For the records below, give the number of lines where the string "site" occurs. Include nothing else.

____ Source material

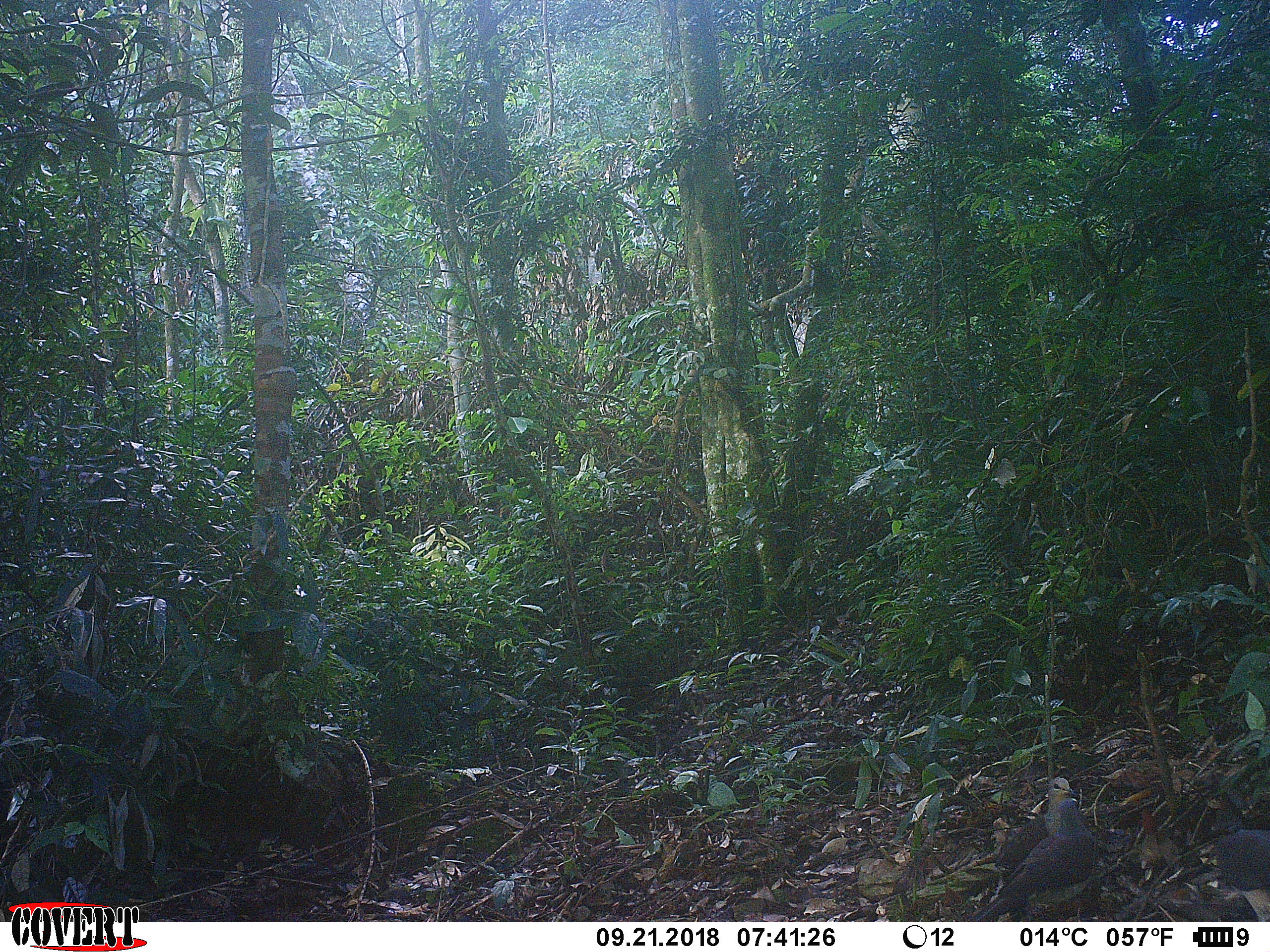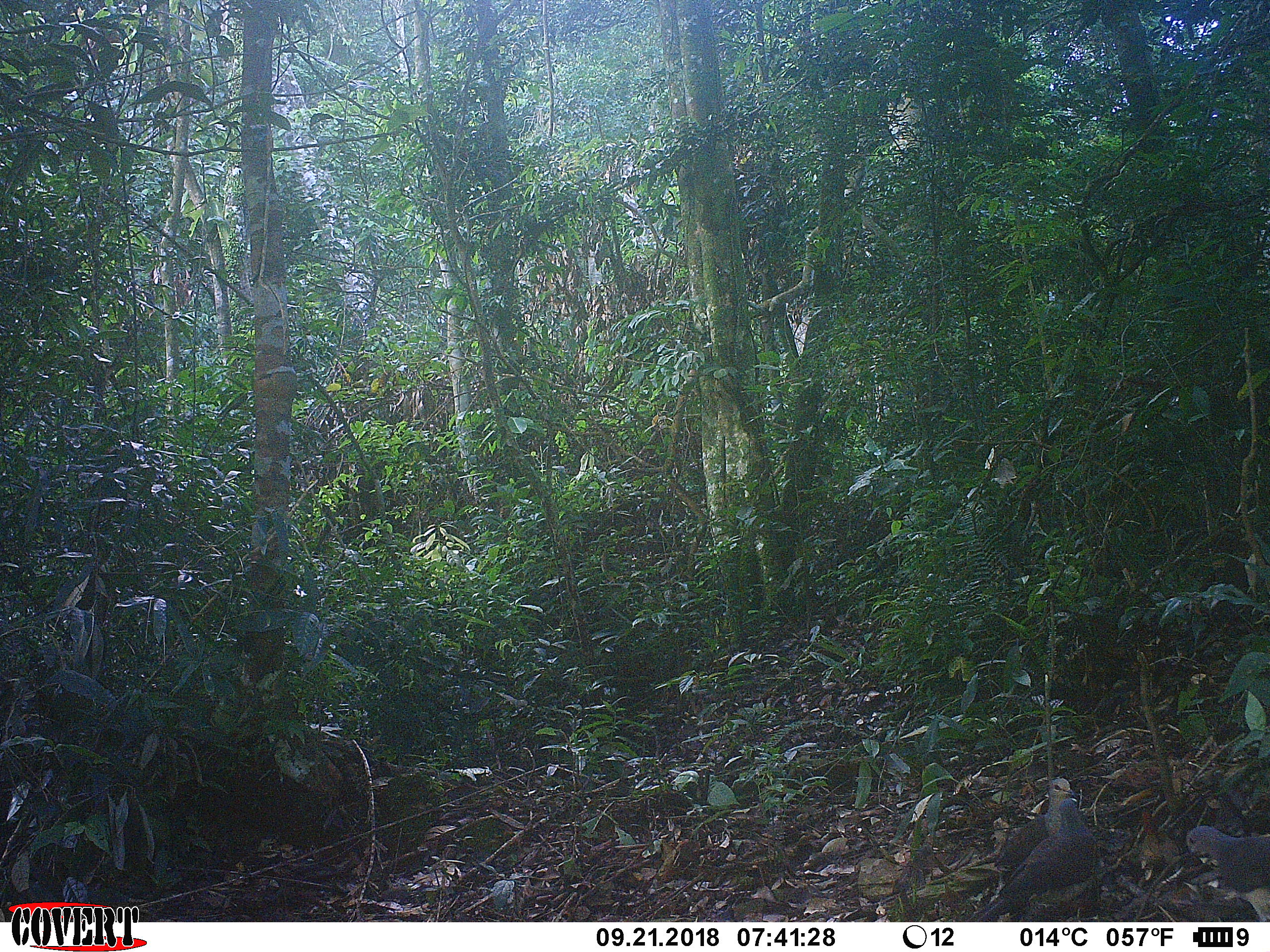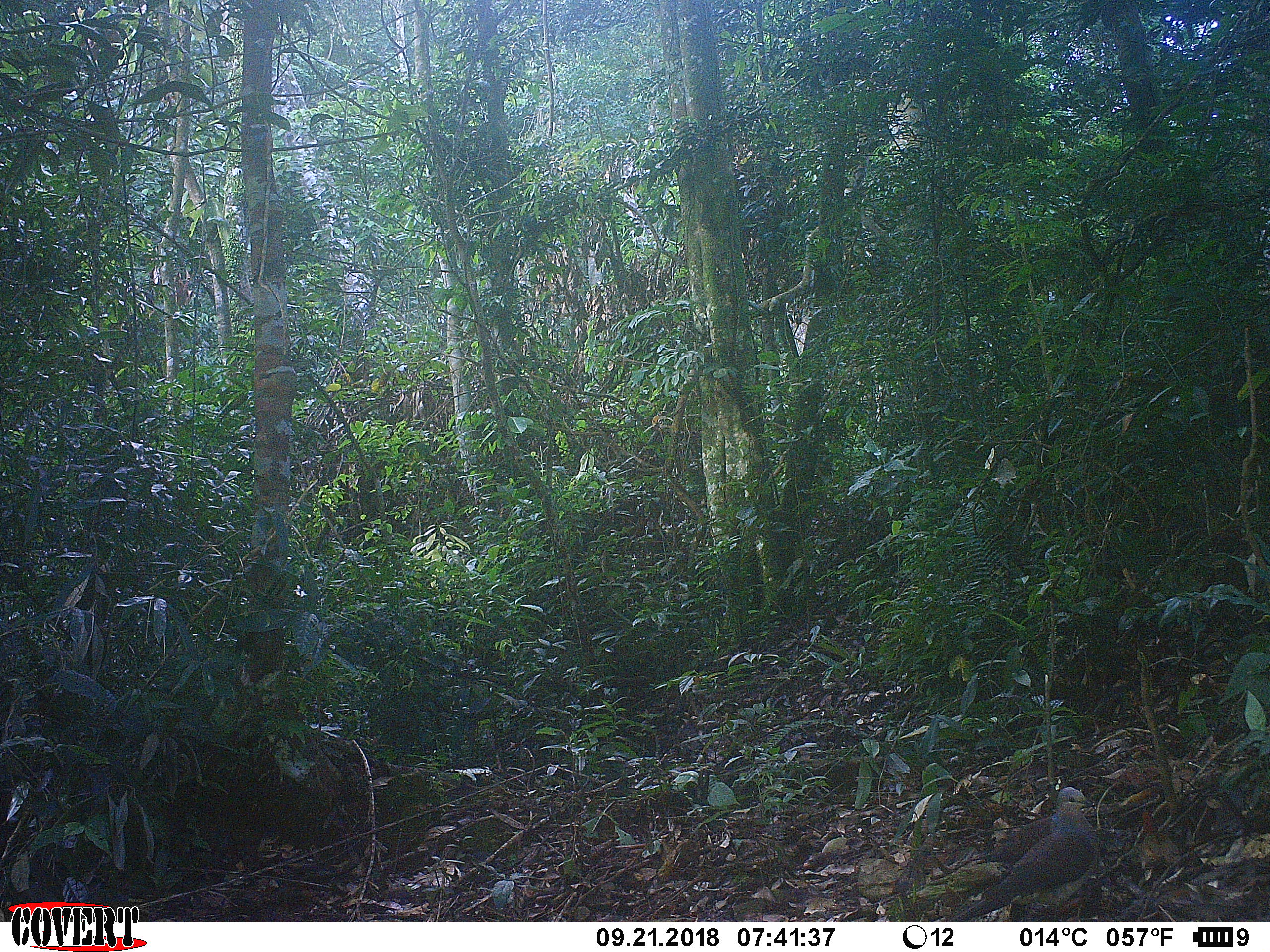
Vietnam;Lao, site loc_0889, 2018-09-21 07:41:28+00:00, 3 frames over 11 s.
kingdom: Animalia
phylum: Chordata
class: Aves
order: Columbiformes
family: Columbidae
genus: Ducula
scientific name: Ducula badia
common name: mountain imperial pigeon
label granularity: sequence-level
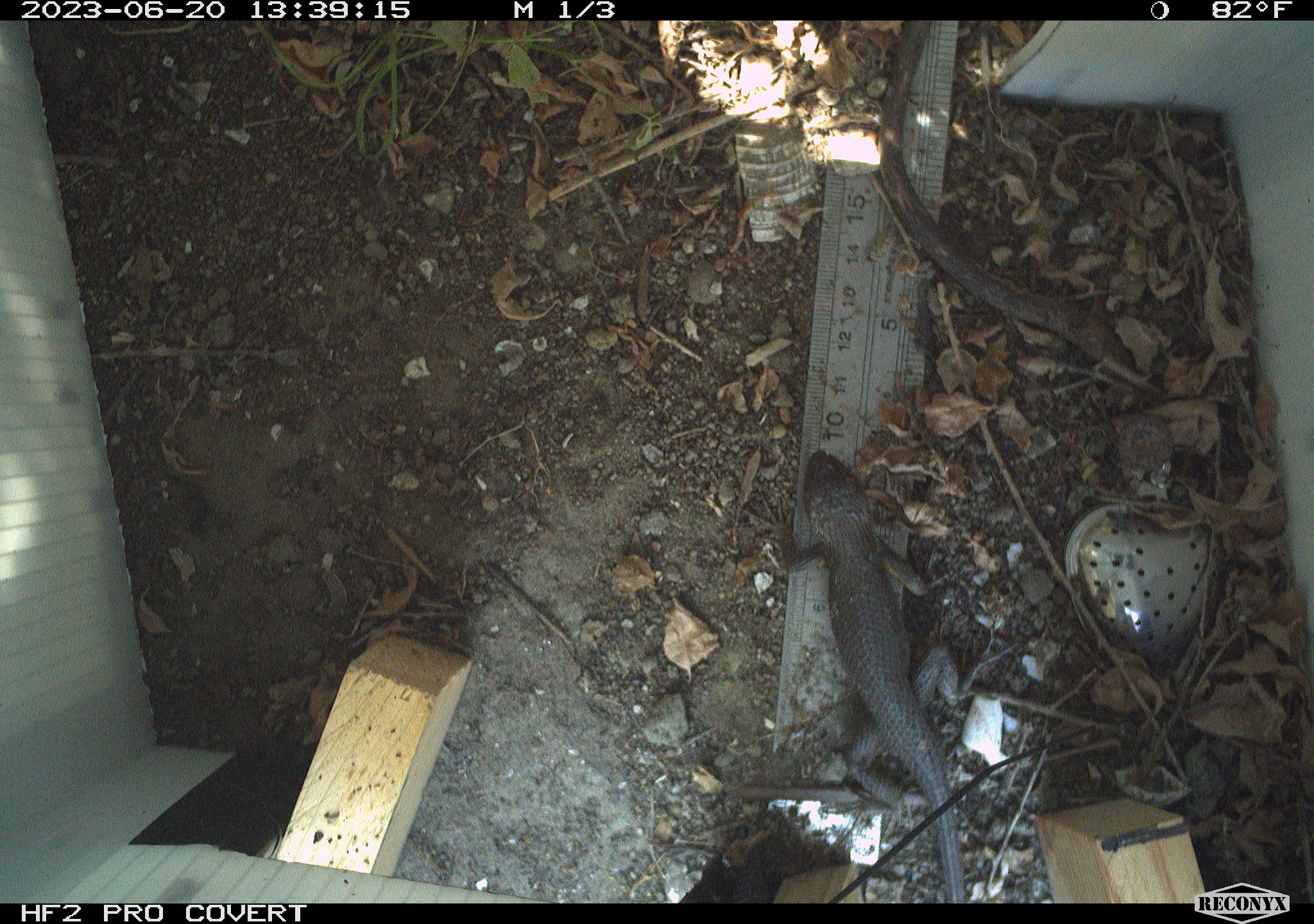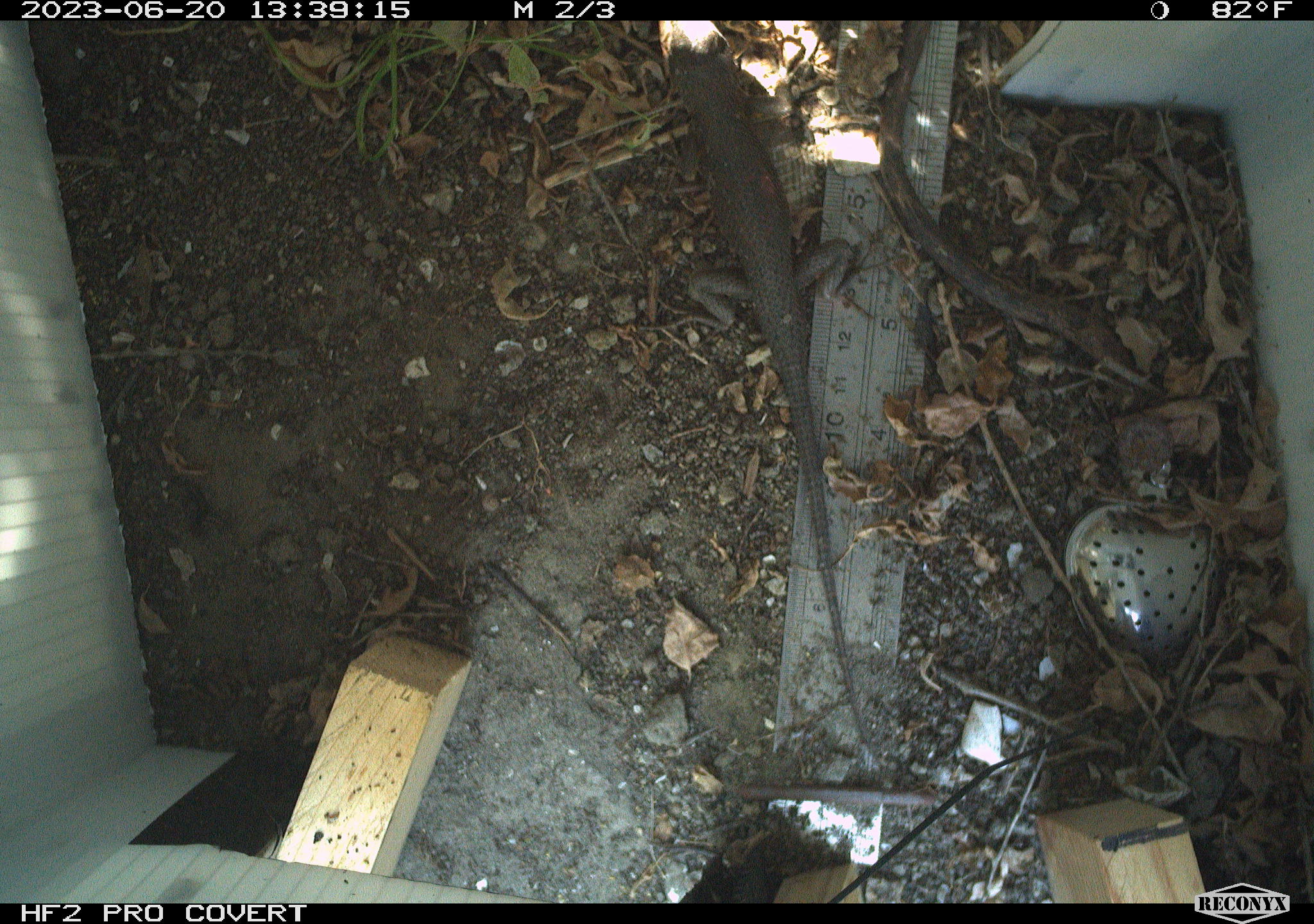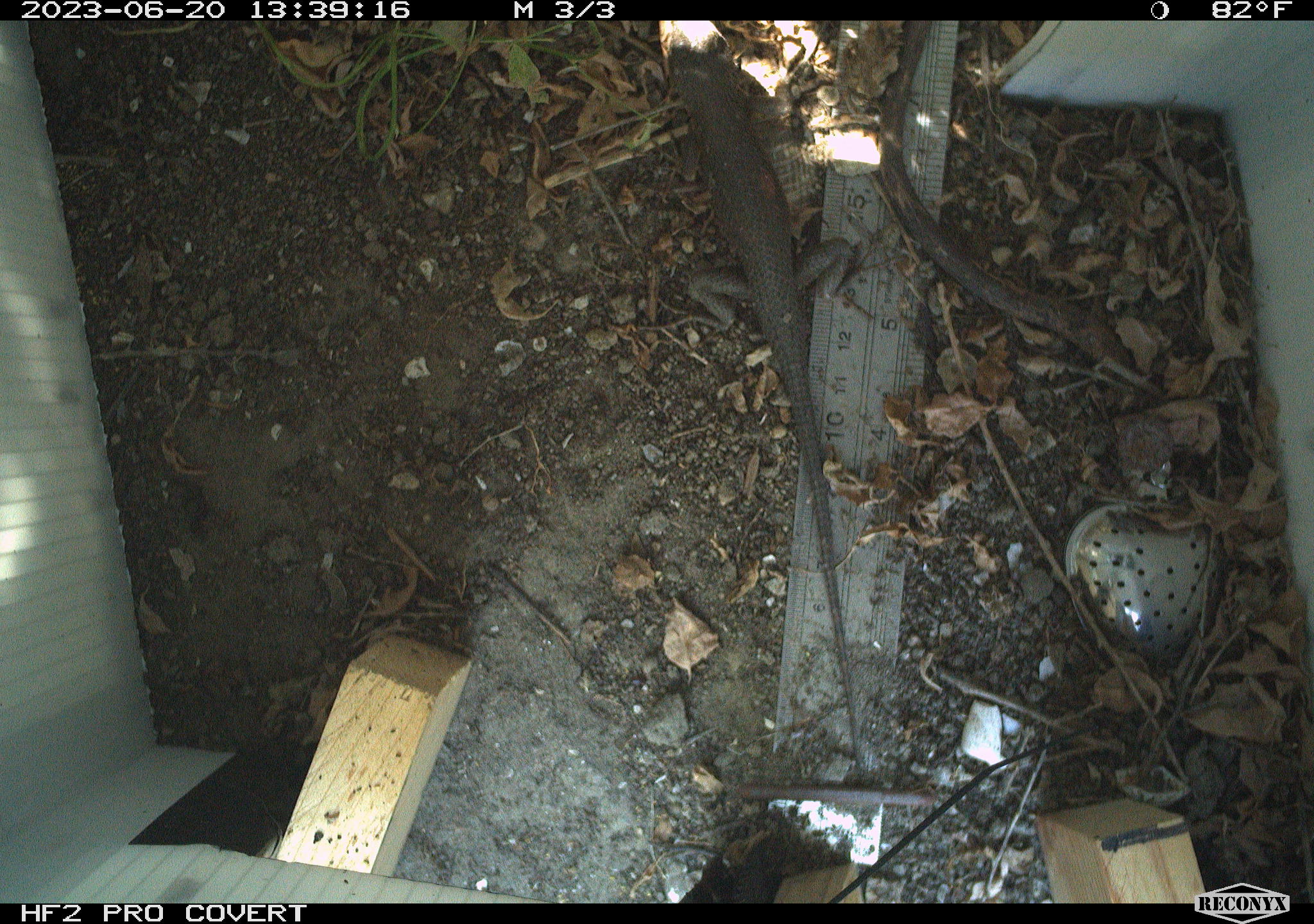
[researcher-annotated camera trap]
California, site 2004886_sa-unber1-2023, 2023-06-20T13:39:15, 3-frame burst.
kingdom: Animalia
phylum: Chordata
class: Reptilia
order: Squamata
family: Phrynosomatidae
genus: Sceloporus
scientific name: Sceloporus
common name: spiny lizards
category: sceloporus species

________

— Exercise output —
2